Exercise directions: In the excerpt on Felton's early life and marriage, which of her five children survived childhood?

Document excerpt:
-- Opening Marker --
Felton was born in Decatur, Georgia, on June 10, 1835. She was the daughter of Charles Latimer, a prosperous planter, merchant, general store owner. Charles was a Maryland native who moved to DeKalb County in the 1820s, and his wife, Eleanor Swift Latimer, was from Morgan, Georgia. Felton was the oldest of four children; her sister, Mary Latimer, also became prominent in women's reforms in the early 20th century. When she was 15, her father sent her to live with relatives in the town of Madison where she attended a private school within a local Presbyterian church. She then went on to attend Madison Female College, from which she received a classical liberal arts education. She graduated at the top of her class at age 17 in 1852.
In October 1853, she married Dr. William Harrell Felton at her home and moved to live with him on his plantation just north of Cartersville, Georgia. She gave birth to five children, one daughter and four sons. Only one, Howard Erwin Felton, survived childhood. In the aftermath of the Civil War, their plantation was destroyed. Because they were now unable to rely on slave labor as a means of producing income, Dr. Felton returned to farming as a way to earn income until there was enough money to open a school. Felton and her husband opened Felton Academy in Cartersville, where she and her husband both taught.
-- Closing Marker --
Data excerpt:
-- Opening Marker --
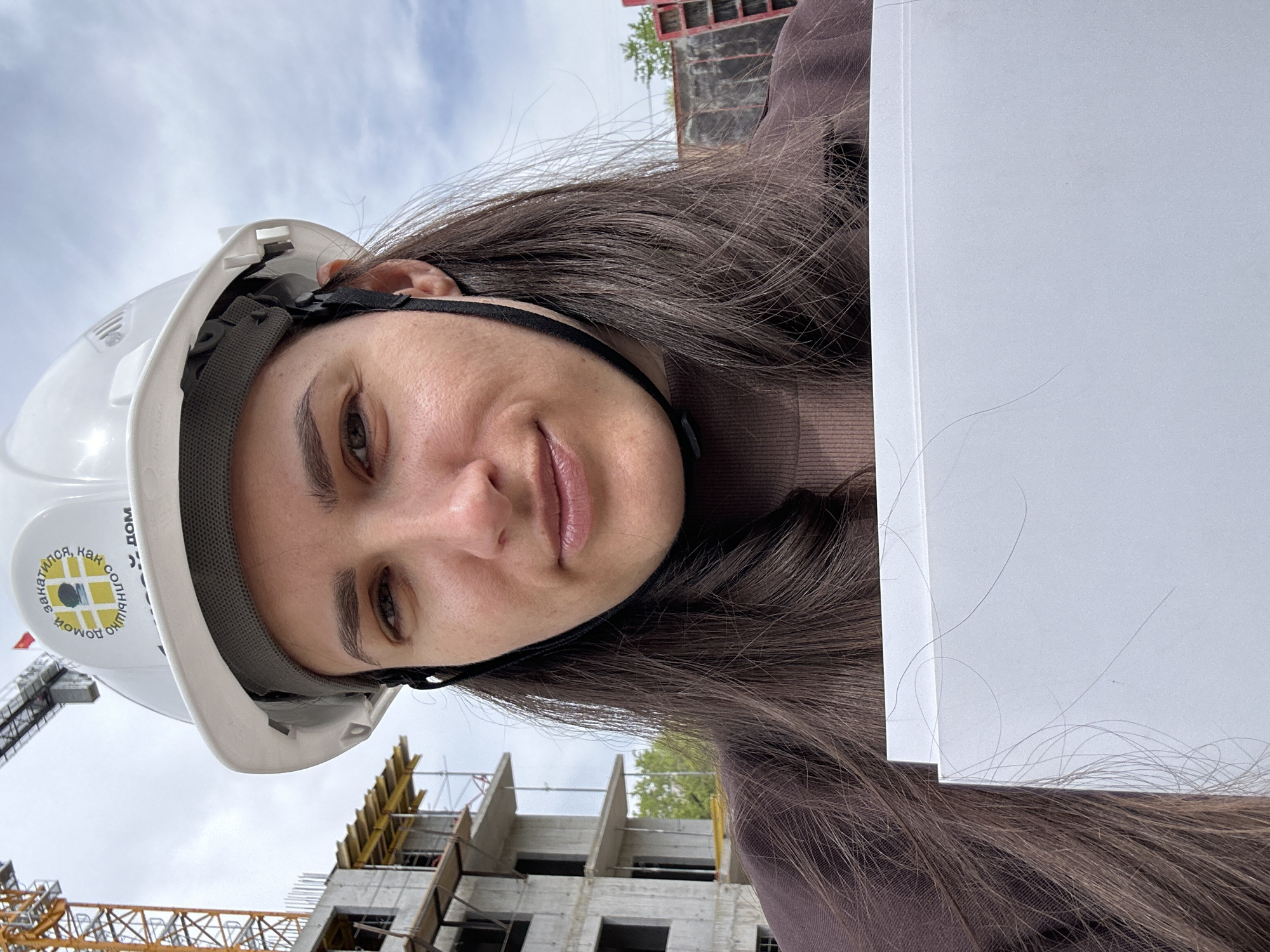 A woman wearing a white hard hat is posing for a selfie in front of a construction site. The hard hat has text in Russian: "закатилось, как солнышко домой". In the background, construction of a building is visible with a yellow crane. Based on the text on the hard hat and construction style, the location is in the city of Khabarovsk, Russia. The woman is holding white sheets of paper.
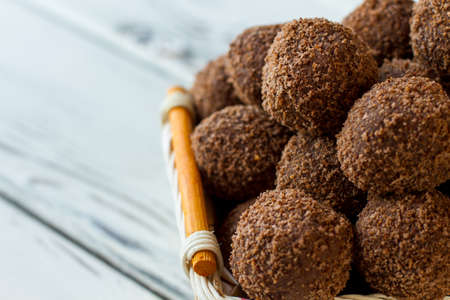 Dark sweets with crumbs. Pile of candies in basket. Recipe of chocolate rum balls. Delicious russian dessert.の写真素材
-- Closing Marker --
Task result: Howard Erwin Felton